Between 19:42 UTC and 20:20 UTC, a change was deployed to each server within our DNS infrastructure to resolve an issue affecting a small amount of customers. Most of our DNS server deployment procedures were automated when we re-architected our DNS infrastructure earlier this year, but this change required deploying to one of the pieces which is still manually managed.

The change to be deployed was tested and approved within the operations team. Our investigation revealed that the change which was reviewed by our team was not the cause of the issue; the issue was ultimately caused by an error in the process of deploying the approved change. The deployment error resulted in the DNS servers performing a faulty DNS configuration and zone file convergence process which inhibited service availability.

Resolution and Recovery

At 20:35 UTC, the triggering of service alerts dispatched an immediate escalation. The incident response team worked quickly to investigate the issue, identifying the root cause by 20:41 UTC.
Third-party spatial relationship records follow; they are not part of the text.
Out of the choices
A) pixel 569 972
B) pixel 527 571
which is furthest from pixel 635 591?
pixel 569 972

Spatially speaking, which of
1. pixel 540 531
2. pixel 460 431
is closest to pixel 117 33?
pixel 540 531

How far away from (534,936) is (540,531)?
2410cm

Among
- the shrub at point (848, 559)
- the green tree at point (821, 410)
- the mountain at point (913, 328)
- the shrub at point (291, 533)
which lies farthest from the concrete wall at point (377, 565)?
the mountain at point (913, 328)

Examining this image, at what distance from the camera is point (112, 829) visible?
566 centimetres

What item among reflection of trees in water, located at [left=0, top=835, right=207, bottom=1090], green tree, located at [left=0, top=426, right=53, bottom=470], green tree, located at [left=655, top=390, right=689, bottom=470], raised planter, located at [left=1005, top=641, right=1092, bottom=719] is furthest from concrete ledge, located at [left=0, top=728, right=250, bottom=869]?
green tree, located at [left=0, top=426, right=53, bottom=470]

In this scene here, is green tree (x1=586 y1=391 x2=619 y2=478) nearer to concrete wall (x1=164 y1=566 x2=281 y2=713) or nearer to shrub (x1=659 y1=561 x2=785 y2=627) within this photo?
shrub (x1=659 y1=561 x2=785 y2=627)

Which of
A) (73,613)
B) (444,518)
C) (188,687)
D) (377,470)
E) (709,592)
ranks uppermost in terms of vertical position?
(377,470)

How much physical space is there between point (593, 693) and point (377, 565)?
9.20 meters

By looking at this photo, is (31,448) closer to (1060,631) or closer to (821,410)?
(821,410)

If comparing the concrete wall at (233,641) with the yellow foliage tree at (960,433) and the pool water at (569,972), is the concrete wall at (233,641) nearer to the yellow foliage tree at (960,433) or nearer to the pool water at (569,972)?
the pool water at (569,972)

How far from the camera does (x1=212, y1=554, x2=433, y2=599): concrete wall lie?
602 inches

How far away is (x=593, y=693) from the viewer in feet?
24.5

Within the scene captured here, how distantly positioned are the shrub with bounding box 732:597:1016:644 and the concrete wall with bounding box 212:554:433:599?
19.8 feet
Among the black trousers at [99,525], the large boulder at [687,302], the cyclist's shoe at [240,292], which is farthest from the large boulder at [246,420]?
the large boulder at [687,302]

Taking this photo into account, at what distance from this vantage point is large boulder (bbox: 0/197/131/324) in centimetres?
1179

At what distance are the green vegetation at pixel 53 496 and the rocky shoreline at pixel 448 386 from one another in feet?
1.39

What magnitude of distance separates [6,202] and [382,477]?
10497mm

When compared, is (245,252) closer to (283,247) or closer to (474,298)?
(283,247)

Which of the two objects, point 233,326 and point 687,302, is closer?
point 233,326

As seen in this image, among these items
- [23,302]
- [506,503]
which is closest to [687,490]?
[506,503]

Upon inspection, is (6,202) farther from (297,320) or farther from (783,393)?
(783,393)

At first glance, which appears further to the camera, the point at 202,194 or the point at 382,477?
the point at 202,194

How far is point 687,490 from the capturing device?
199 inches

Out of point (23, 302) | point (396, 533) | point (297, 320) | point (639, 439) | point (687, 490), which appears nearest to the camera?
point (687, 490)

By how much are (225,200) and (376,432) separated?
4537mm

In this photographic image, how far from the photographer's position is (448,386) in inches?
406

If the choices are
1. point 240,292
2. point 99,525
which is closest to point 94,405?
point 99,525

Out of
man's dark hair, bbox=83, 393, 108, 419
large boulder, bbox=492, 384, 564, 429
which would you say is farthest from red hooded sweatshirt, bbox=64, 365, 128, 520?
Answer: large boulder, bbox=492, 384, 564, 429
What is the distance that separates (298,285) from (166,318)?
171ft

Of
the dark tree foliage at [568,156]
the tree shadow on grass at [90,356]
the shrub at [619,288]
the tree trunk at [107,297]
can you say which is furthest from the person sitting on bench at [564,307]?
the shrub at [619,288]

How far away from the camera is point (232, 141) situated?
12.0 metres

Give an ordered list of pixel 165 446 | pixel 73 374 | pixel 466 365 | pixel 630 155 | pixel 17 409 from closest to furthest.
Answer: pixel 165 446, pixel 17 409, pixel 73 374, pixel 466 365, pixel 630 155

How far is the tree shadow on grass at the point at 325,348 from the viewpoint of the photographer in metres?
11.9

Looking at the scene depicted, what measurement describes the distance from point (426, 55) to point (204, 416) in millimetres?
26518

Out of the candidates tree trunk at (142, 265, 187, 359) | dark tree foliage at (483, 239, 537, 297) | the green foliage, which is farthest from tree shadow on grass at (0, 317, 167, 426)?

Like the deployment procedure, the rollback procedure needed to be performed manually on a server by server basis. After reverting the change on each server, the incident response engineers needed to then manually re-trigger the convergence processes, which typically happen over a gradual period of time, in order to hasten service recovery. This convergence process updates DNS server configurations and each zone file which we host to ensure they are at their most recent version. As the convergence process completed on each server, an accompanying service recovery followed. By 21:26 UTC, the final convergence process had completed, leading to the final DNS server recovery.

Posted Aug 24, 2016 - 19:09 UTC

Resolved
At this time the issues affecting our Hosted DNS Service have been resolved. If you experience any additional issues with DNS Resolution, please reach out to our Customer Support Team for assistance.
Posted Aug 24, 2016 - 02:10 UTC
Monitoring
We've resolved the issue with our Hosted DNS Service. DNS resolution should again be operating normally. We'll provide a post-mortem on this incident as soon as one is available.
Posted Aug 23, 2016 - 21:51 UTC
Identified
We've identified the cause of this issue, and we're working to restore normal DNS services as quickly as possible.
Posted Aug 23, 2016 - 21:25 UTC
Investigating
We're aware of domain resolution issues with our Hosted DNS Service and are investigating.
Posted Aug 23, 2016 - 20:48 UTC
This incident affected: Hosted DNS Service.